I wonder whether, rather than creating EnumerableProxySink, we should create a 
different kind of Source when we are reading from a table (especially a table 
that happens to be infinite, i.e. a stream).

Also, the Interpreter should have an execution mode that runs each operator in 
a thread, rather than assuming that each Node.run() method will run to 
completion in a reasonable (or even finite) time.

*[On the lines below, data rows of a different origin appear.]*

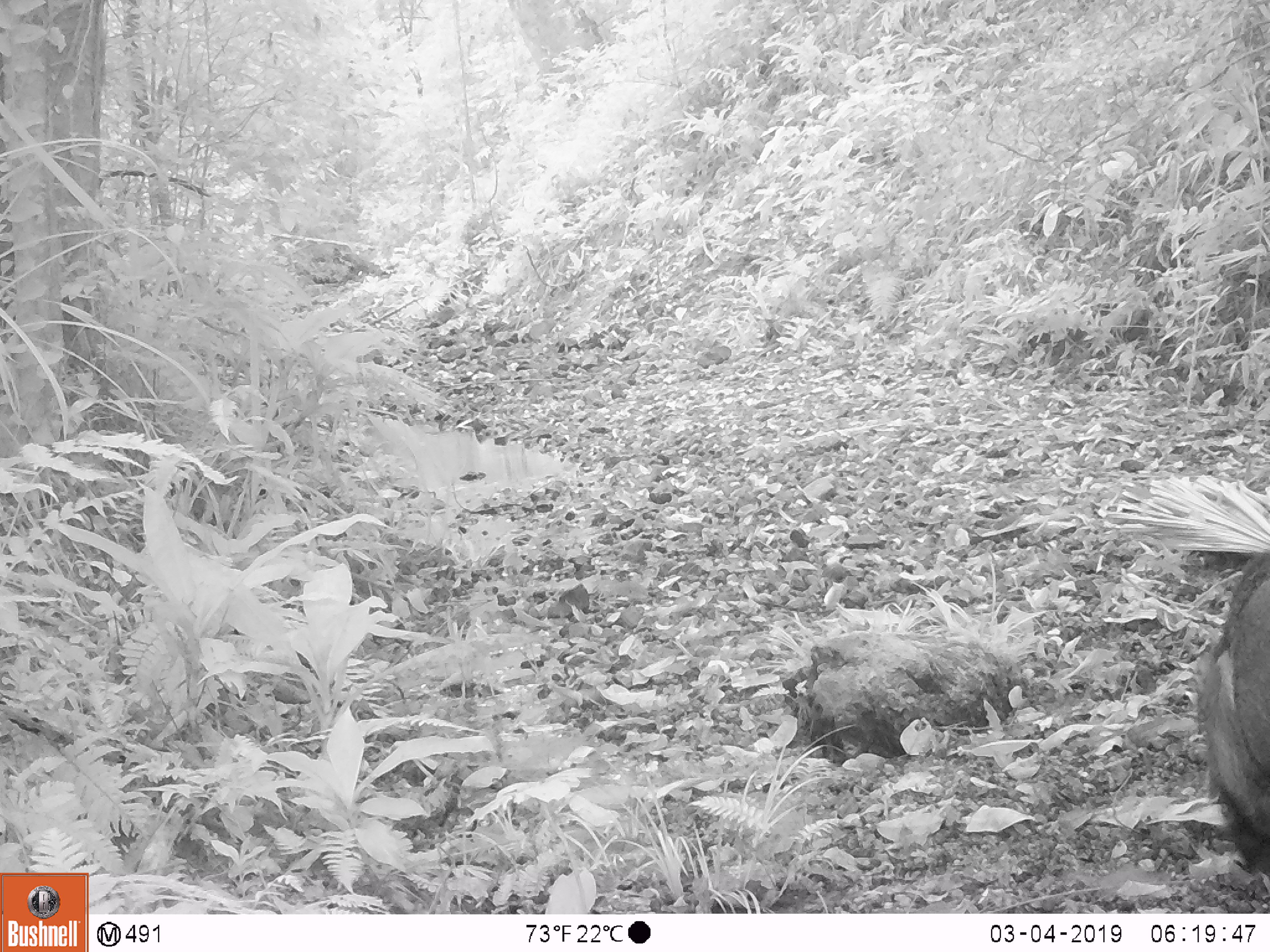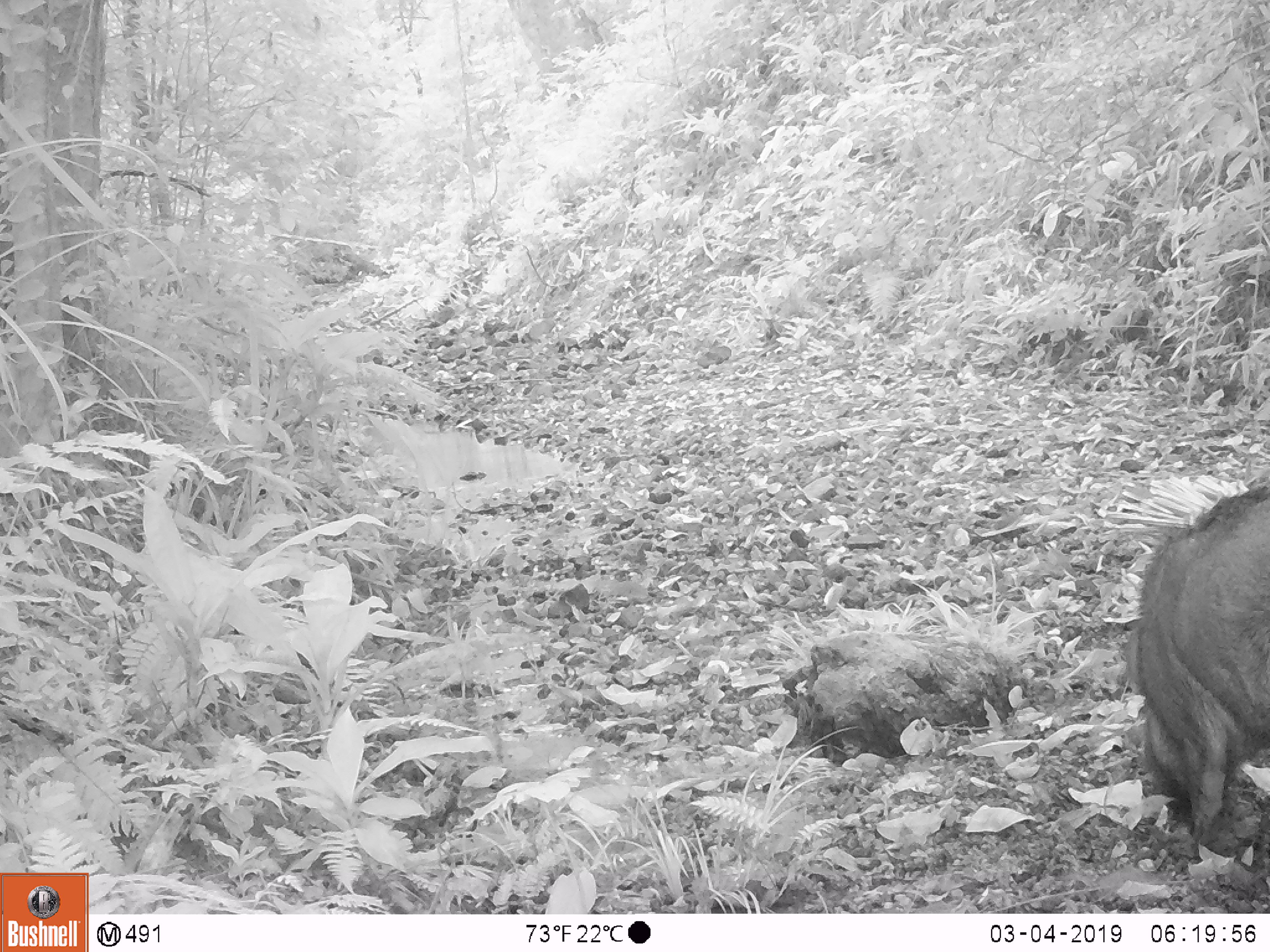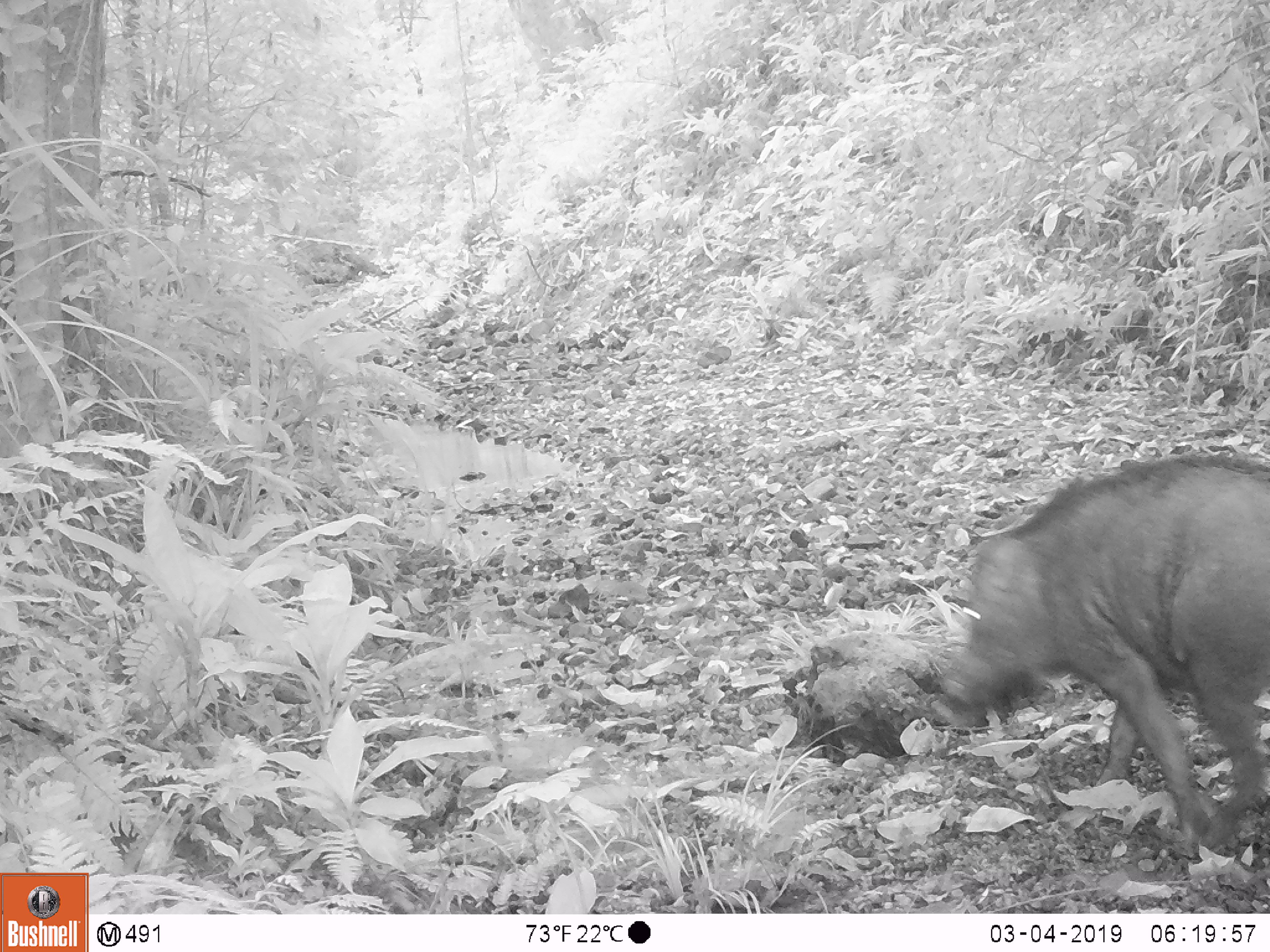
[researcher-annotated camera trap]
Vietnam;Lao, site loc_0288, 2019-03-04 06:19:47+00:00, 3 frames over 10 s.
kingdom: Animalia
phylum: Chordata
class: Mammalia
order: Artiodactyla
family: Suidae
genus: Sus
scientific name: Sus scrofa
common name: eurasian wild pig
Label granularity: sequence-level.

> TableScan does not support large/infinite scans
> -----------------------------------------------
>
>                 Key: CALCITE-809
>                 URL: https://issues.apache.org/jira/browse/CALCITE-809
>             Project: Calcite
>          Issue Type: Bug
>          Components: core
>            Reporter: Jesse Yates
>            Assignee: Julian Hyde
>             Fix For: 1.5.0-incubating
>
>         Attachments: calcite-803-v0.patch, calcite-803-v1.patch
>
>
> When running a simple query (e.g. select stream * from orders) and the 
> StreamableTable returning a Enumerable<Object[]> backed by an infinite 
> stream, you end up quickly trying to store all the values of the stream in a 
> ListSink in a TableScanNode.
> From Julian:
> {quote}
> You're hitting the interpreter "cheap and dirty"
> implementation of TableScan. I made the interpreter the simplest thing
> that could possibly work, so I made every operator build a list. (I
> know, I know. Enumerable uses iterators, and other implementations do
> even better. But I wanted to fit it into one page of code.)
> ...
> The solution will be either to fix the interpreter to use iterators
> (or similar) rather than lists, or to recognize that a query is
> infinite and not use the interpreter.